» DATASET CONTENT:
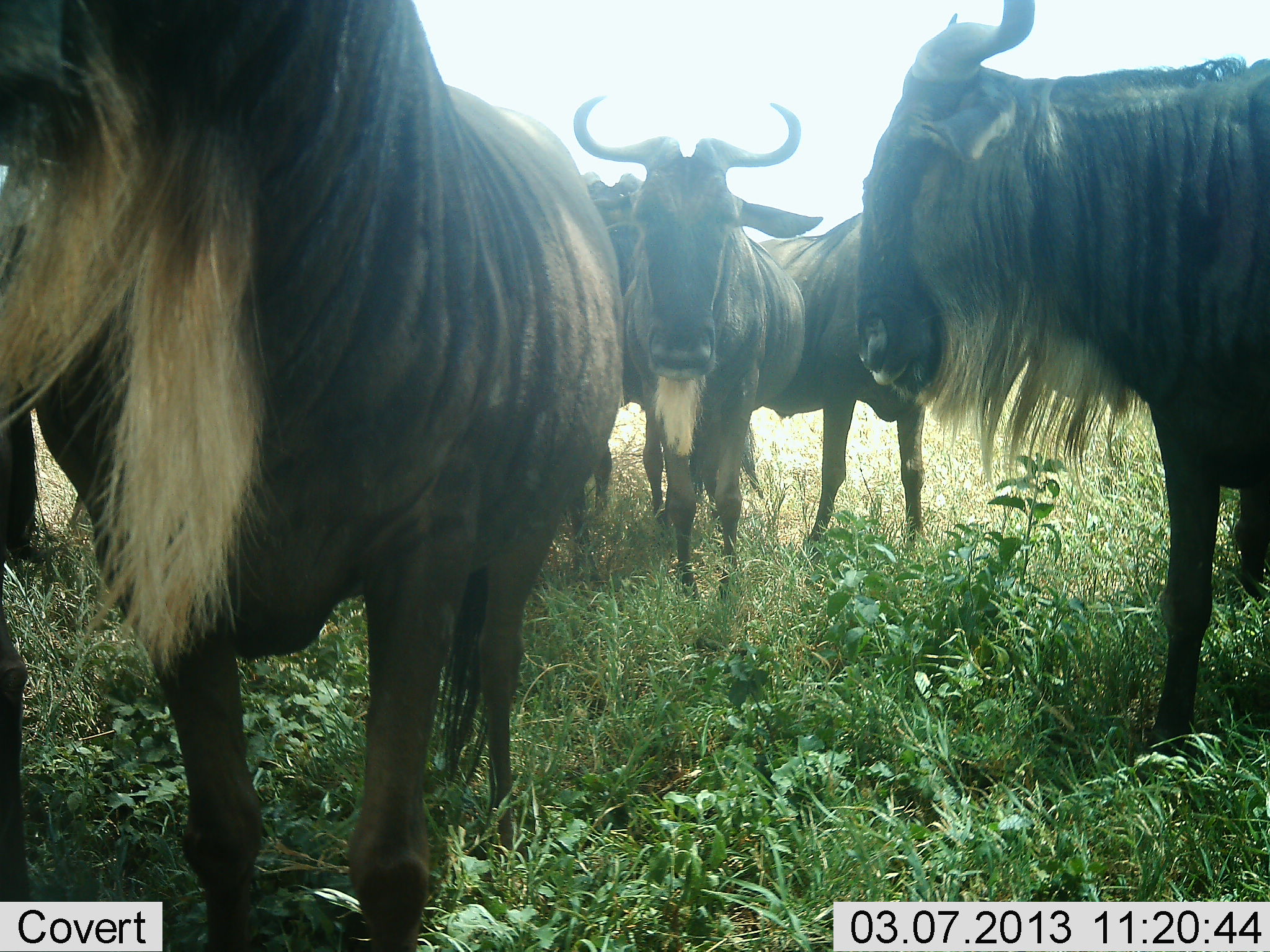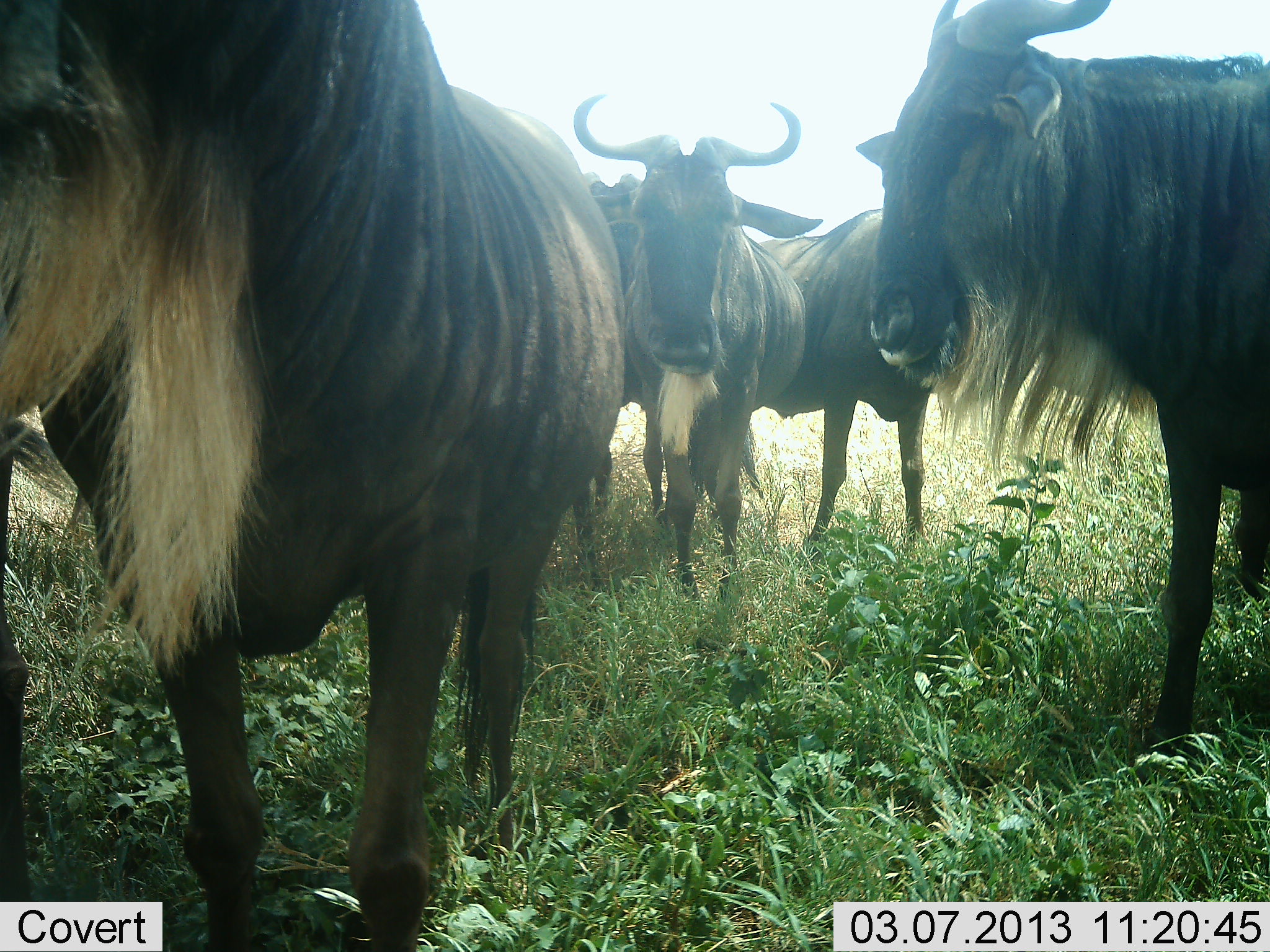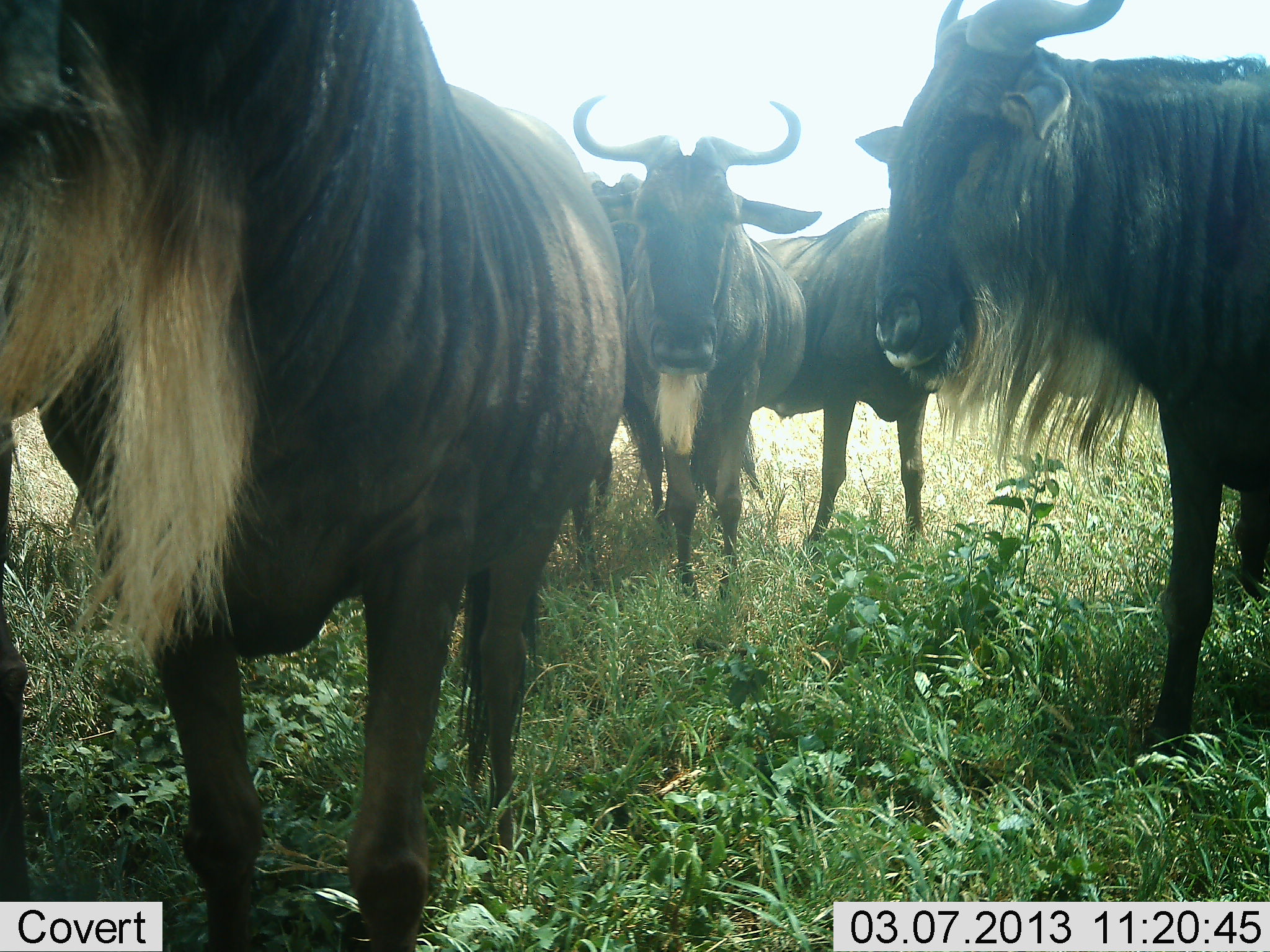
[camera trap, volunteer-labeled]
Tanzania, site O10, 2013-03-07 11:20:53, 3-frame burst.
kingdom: Animalia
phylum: Chordata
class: Mammalia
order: Artiodactyla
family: Bovidae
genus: Connochaetes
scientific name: Connochaetes taurinus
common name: blue wildebeest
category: wildebeest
Wildebeest (blue wildebeest) (Connochaetes taurinus), count 5. Behavior (volunteer vote fractions): standing 91%, resting 3%, moving 6%, interacting 3%. Young present (vote fraction): 0%. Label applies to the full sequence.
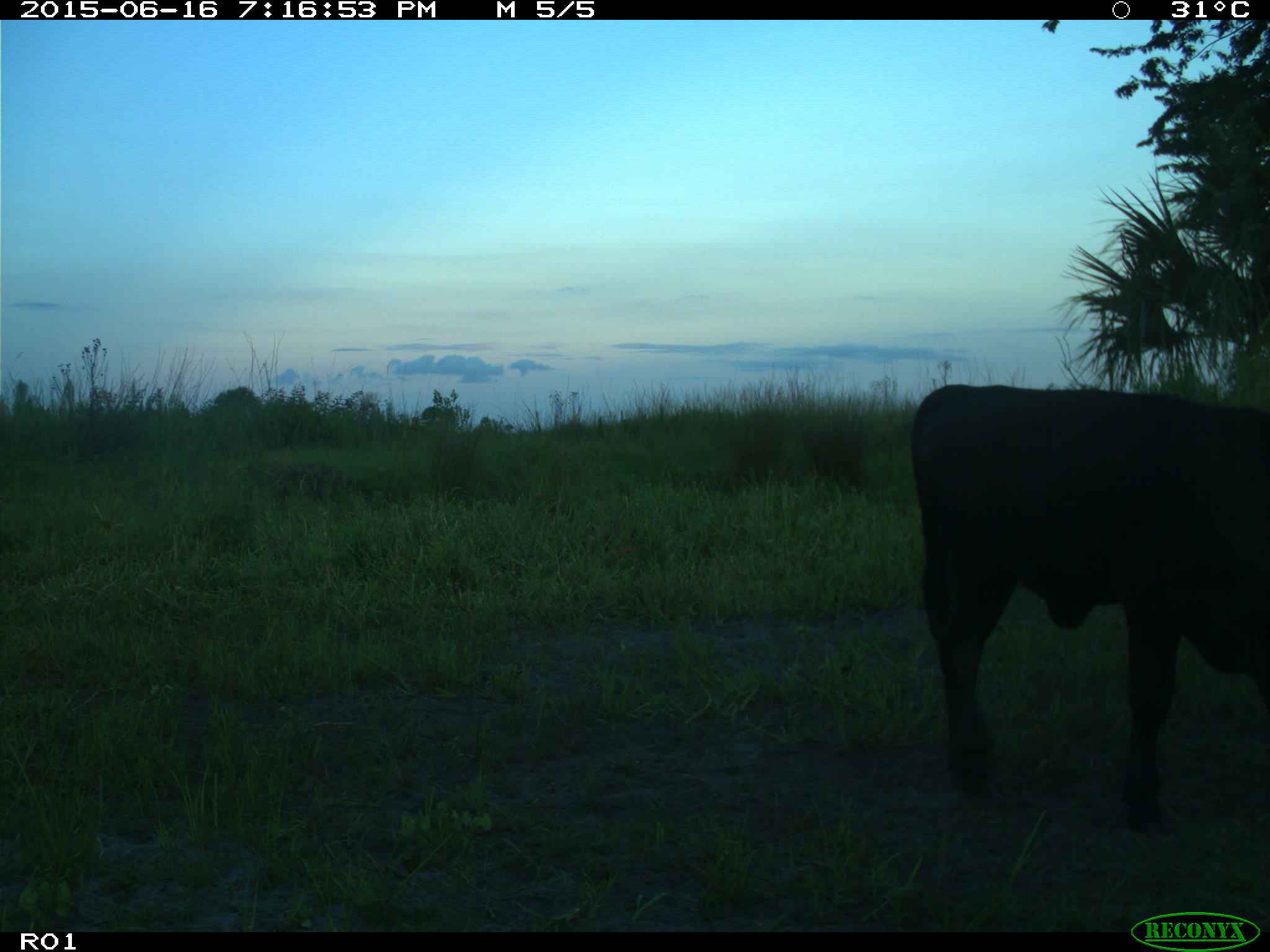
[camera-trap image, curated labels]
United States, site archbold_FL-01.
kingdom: Animalia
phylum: Chordata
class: Mammalia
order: Artiodactyla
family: Bovidae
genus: Bos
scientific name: Bos taurus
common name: domestic cow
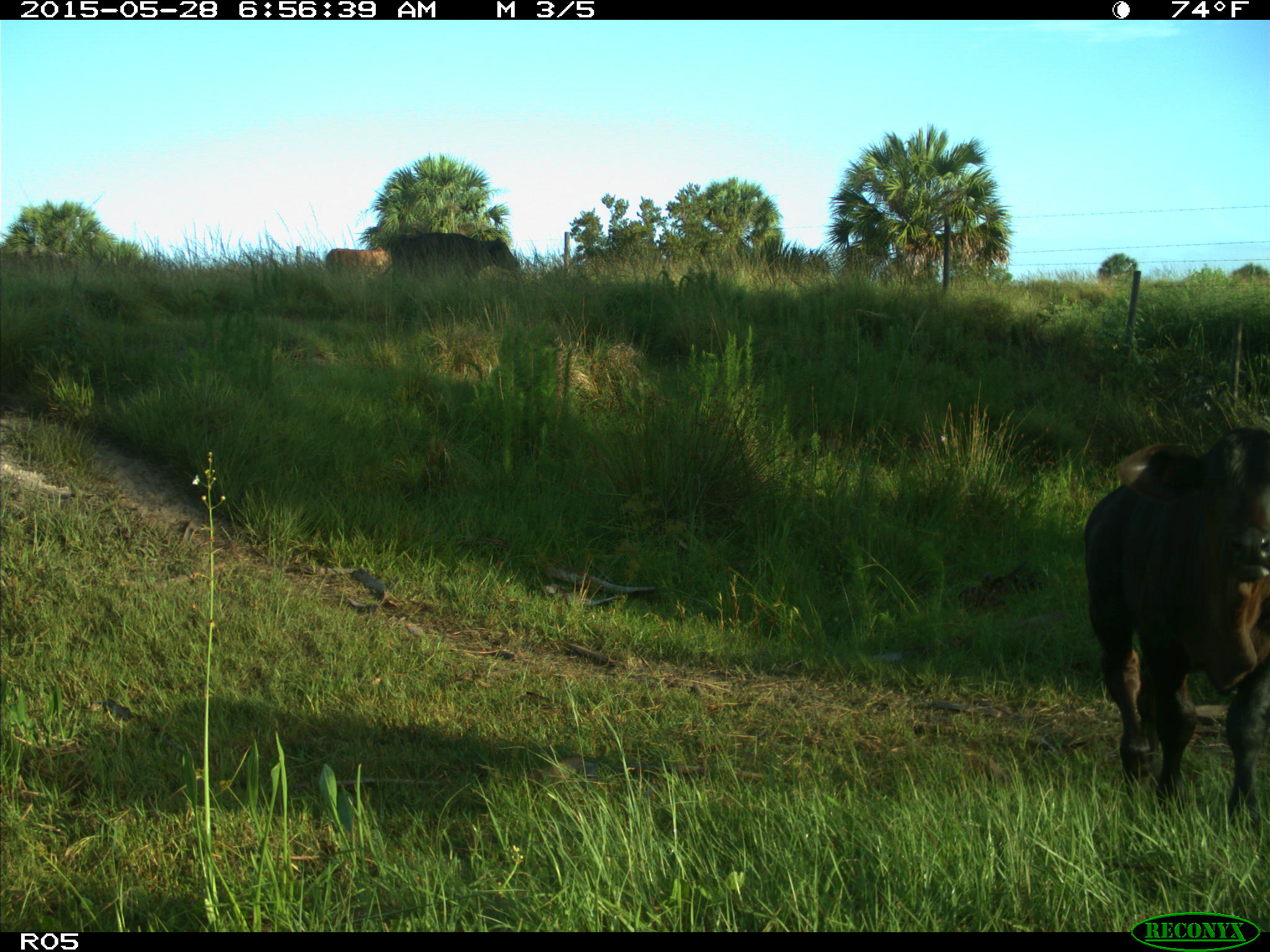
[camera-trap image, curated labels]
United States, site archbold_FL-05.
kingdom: Animalia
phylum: Chordata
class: Mammalia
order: Artiodactyla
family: Bovidae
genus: Bos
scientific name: Bos taurus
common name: domestic cow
Bos taurus (domestic cow).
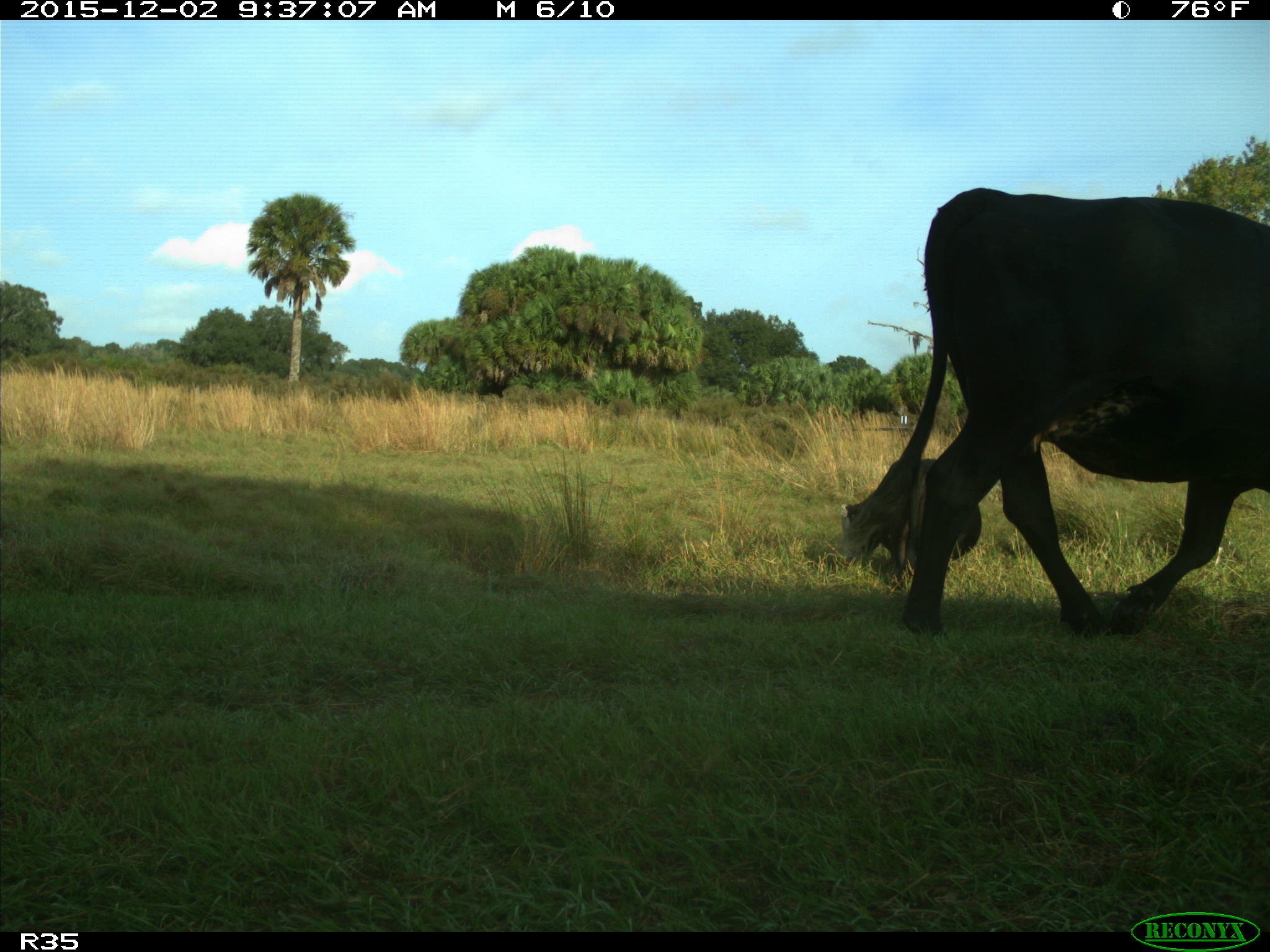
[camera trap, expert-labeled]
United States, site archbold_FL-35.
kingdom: Animalia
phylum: Chordata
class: Mammalia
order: Artiodactyla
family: Bovidae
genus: Bos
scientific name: Bos taurus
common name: domestic cow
Bos taurus (domestic cow).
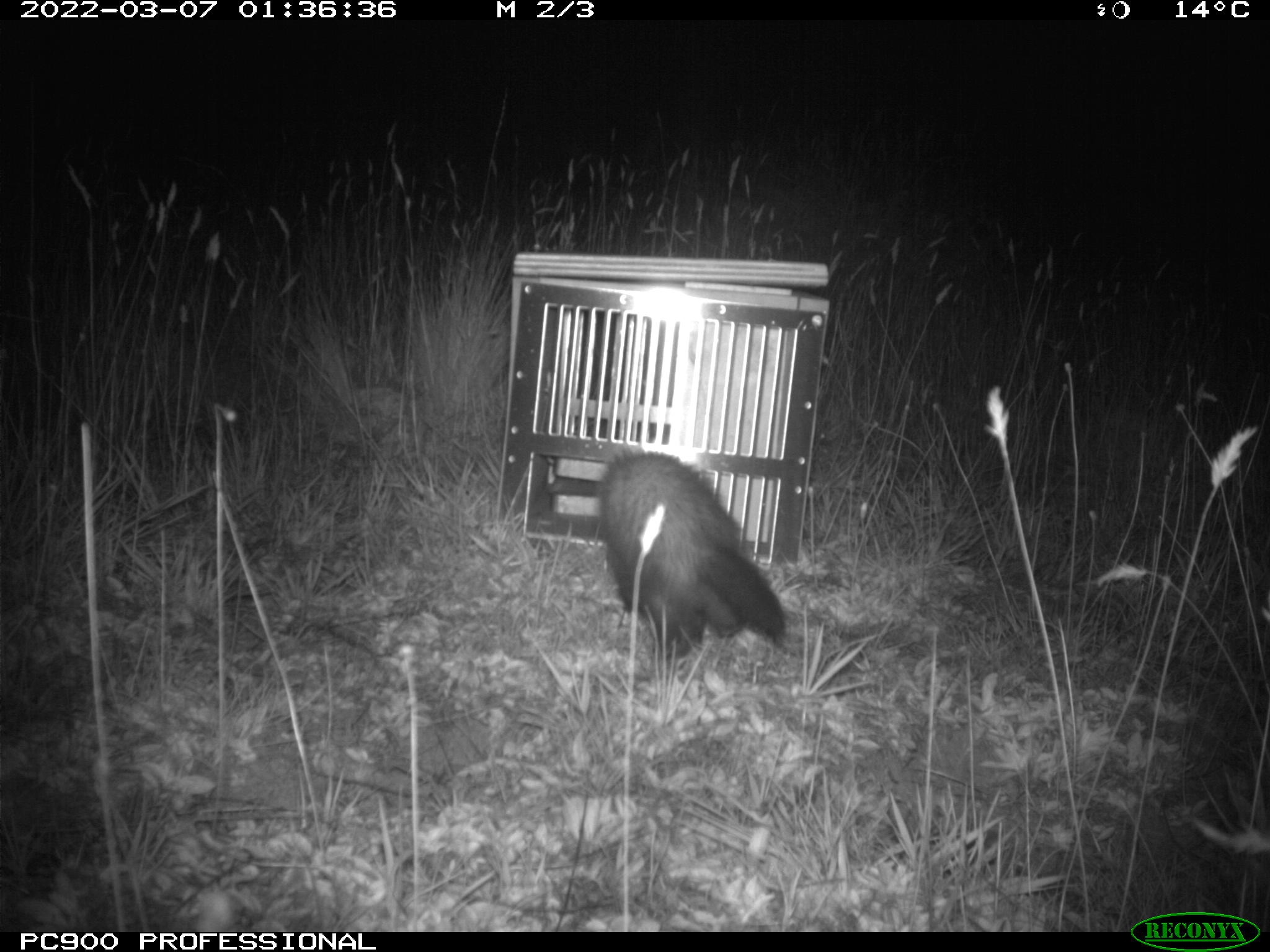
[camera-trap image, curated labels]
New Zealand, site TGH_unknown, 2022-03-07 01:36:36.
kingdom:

» YOUR ASSIGNMENT: Set the records down again exactly as given, and leave the pictures out.

» ANSWER SECTION:
[camera trap, volunteer-labeled]
Tanzania, site O10, 2013-03-07 11:20:53, 3-frame burst.
kingdom: Animalia
phylum: Chordata
class: Mammalia
order: Artiodactyla
family: Bovidae
genus: Connochaetes
scientific name: Connochaetes taurinus
common name: blue wildebeest
category: wildebeest
Wildebeest (blue wildebeest) (Connochaetes taurinus), count 5. Behavior (volunteer vote fractions): standing 91%, resting 3%, moving 6%, interacting 3%. Young present (vote fraction): 0%. Label applies to the full sequence.
[camera-trap image, curated labels]
United States, site archbold_FL-01.
kingdom: Animalia
phylum: Chordata
class: Mammalia
order: Artiodactyla
family: Bovidae
genus: Bos
scientific name: Bos taurus
common name: domestic cow
[camera-trap image, curated labels]
United States, site archbold_FL-05.
kingdom: Animalia
phylum: Chordata
class: Mammalia
order: Artiodactyla
family: Bovidae
genus: Bos
scientific name: Bos taurus
common name: domestic cow
Bos taurus (domestic cow).
[camera trap, expert-labeled]
United States, site archbold_FL-35.
kingdom: Animalia
phylum: Chordata
class: Mammalia
order: Artiodactyla
family: Bovidae
genus: Bos
scientific name: Bos taurus
common name: domestic cow
Bos taurus (domestic cow).
[camera-trap image, curated labels]
New Zealand, site TGH_unknown, 2022-03-07 01:36:36.
kingdom:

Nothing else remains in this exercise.